Note from the Editor:

When you hear ‘left-seat right-seat’, it means your unit (usually a battalion; several hundred Marines or more) is going on joint-patrols with another unit.  It means the unit that has been in the area the longest is now starting to stand down, leaving its leaders and best troops to essentially chauffeur your leaders and best around.  Once your unit has the hang of it, the situation flips; your leaders and best troops start taking out your own vehicles, driving the leaders of the more-experienced unit around on a few last joint-patrols, until everyone is ready to hand over command of the area, parting ways, the seasoned unit going back home.
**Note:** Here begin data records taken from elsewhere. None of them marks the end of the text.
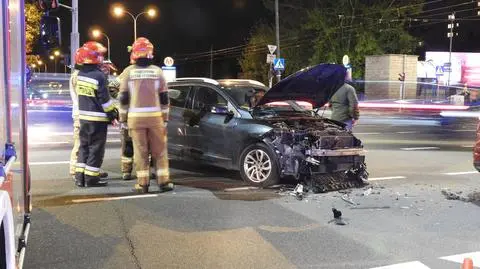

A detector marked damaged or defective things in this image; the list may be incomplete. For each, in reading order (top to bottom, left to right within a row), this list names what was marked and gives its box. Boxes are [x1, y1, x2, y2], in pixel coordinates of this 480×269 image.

severely damaged car [167, 63, 370, 192]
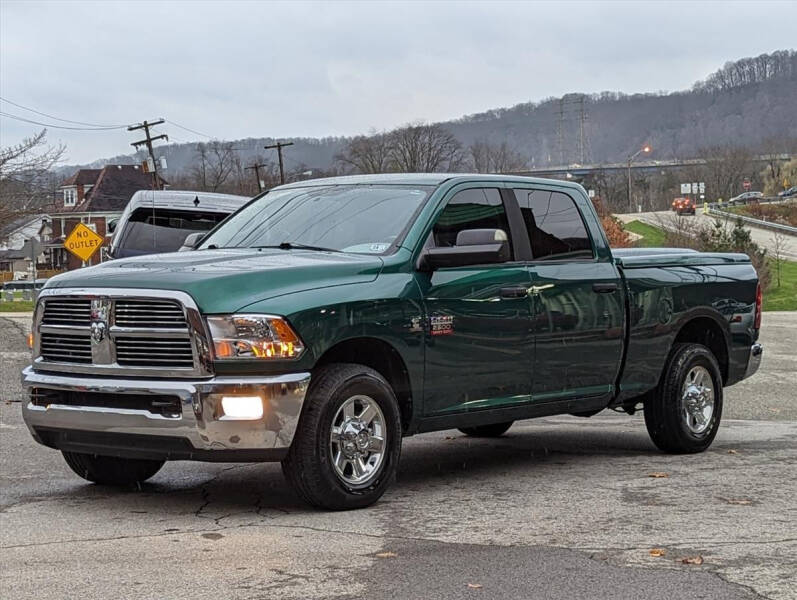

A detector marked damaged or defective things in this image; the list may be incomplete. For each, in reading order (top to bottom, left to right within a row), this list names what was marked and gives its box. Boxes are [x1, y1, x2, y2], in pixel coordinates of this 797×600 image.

cracked pavement [1, 312, 796, 596]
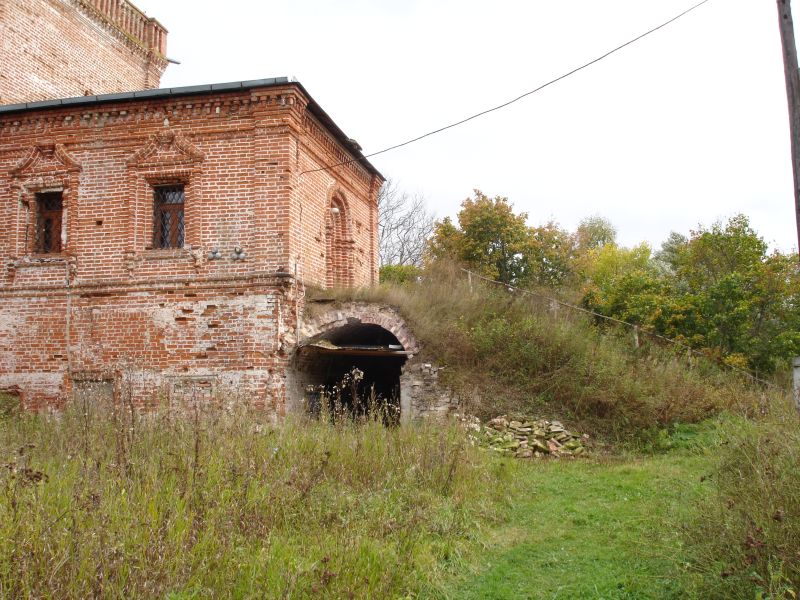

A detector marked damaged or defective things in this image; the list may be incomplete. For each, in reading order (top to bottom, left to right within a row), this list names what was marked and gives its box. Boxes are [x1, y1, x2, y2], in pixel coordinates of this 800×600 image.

broken bricks pile [462, 414, 588, 458]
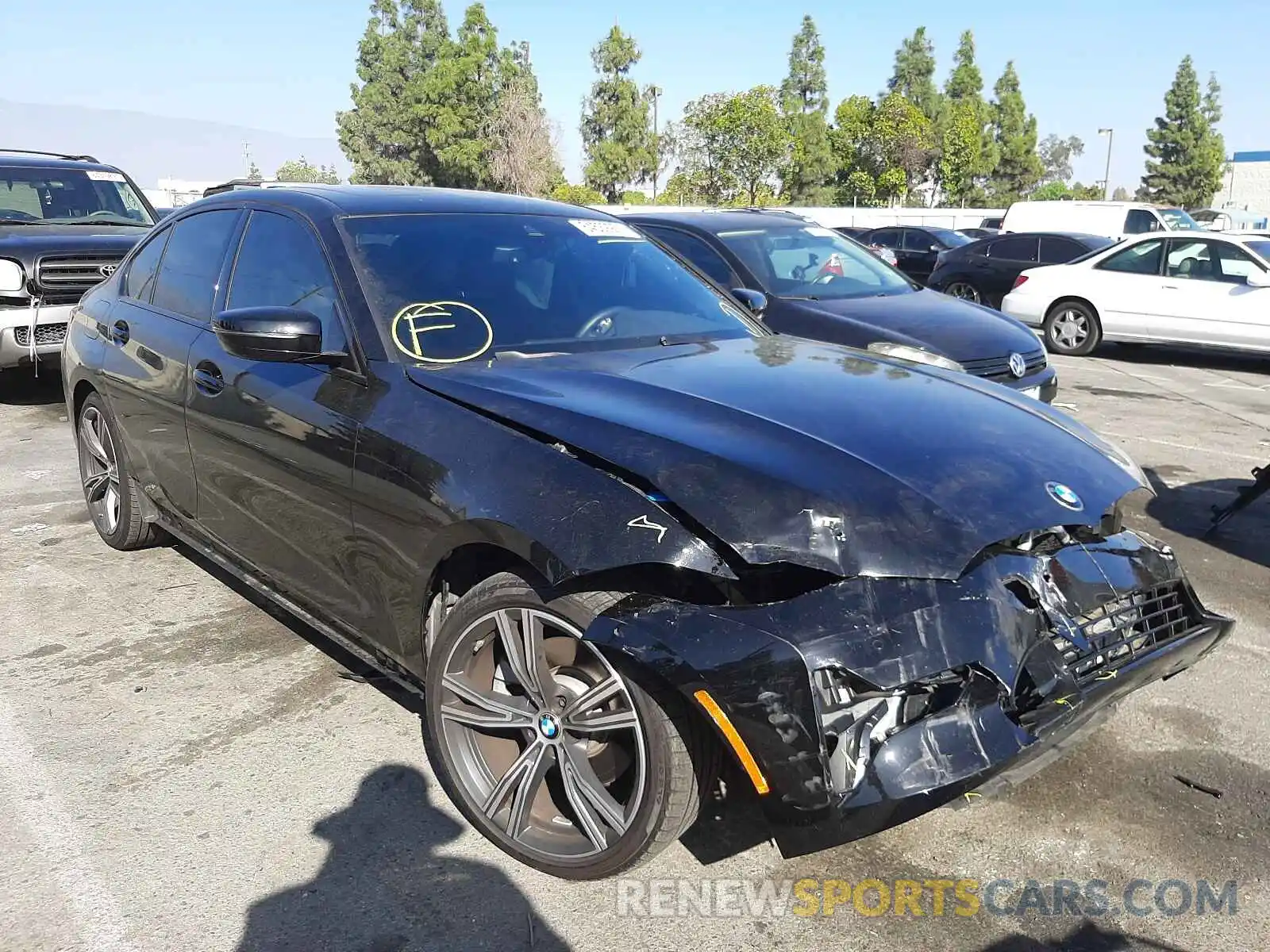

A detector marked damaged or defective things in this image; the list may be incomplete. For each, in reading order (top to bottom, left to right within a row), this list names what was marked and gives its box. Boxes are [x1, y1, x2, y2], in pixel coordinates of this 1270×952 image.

cracked headlight housing [0, 260, 24, 294]
damaged black bmw [62, 190, 1232, 882]
bent hood [406, 338, 1143, 584]
bent hood [794, 289, 1041, 363]
cracked headlight housing [870, 340, 965, 374]
crumpled front bumper [584, 524, 1232, 857]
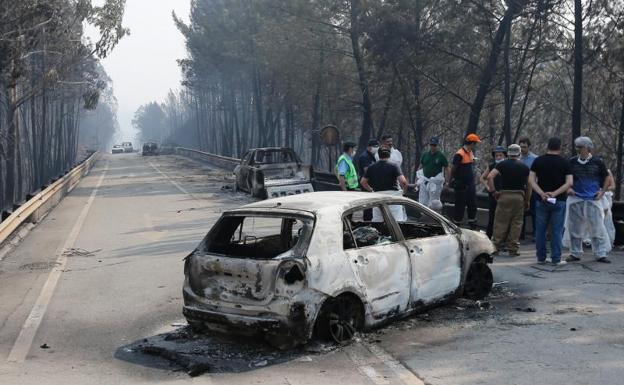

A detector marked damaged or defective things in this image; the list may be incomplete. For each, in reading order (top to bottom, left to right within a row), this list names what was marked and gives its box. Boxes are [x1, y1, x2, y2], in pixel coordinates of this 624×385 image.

damaged guardrail [0, 150, 98, 243]
abandoned vehicle [233, 146, 314, 198]
charred vehicle [233, 148, 314, 200]
scorched road [1, 152, 624, 382]
burned white car [183, 190, 494, 346]
abandoned vehicle [183, 190, 494, 346]
charred vehicle [183, 192, 494, 348]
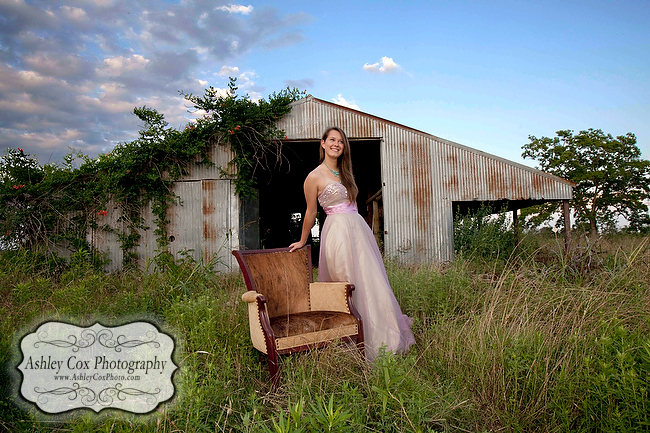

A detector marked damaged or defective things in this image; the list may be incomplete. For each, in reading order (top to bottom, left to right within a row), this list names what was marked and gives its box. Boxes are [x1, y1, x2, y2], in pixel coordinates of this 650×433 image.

rusty metal siding [276, 96, 568, 262]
Left-seat right-seat is a tense time; some Marines hope they make it through those last few or extra patrols.  Some Marines aren’t quite ready, with steely nerves, to accept the responsibilities that come with being in charge of an entire city or region.  Then, all of a sudden, one group is just hoping they, after all those missions, will survive the journey back to the airport or ship, and back home.  The other group is then hoping they make it to chow and sleep after every single mission.  It takes a while to relax, and a little while longer to gain a full appreciation of having the luxury of a left-seat right-seat handover to make sure everyone really knows what needs doing.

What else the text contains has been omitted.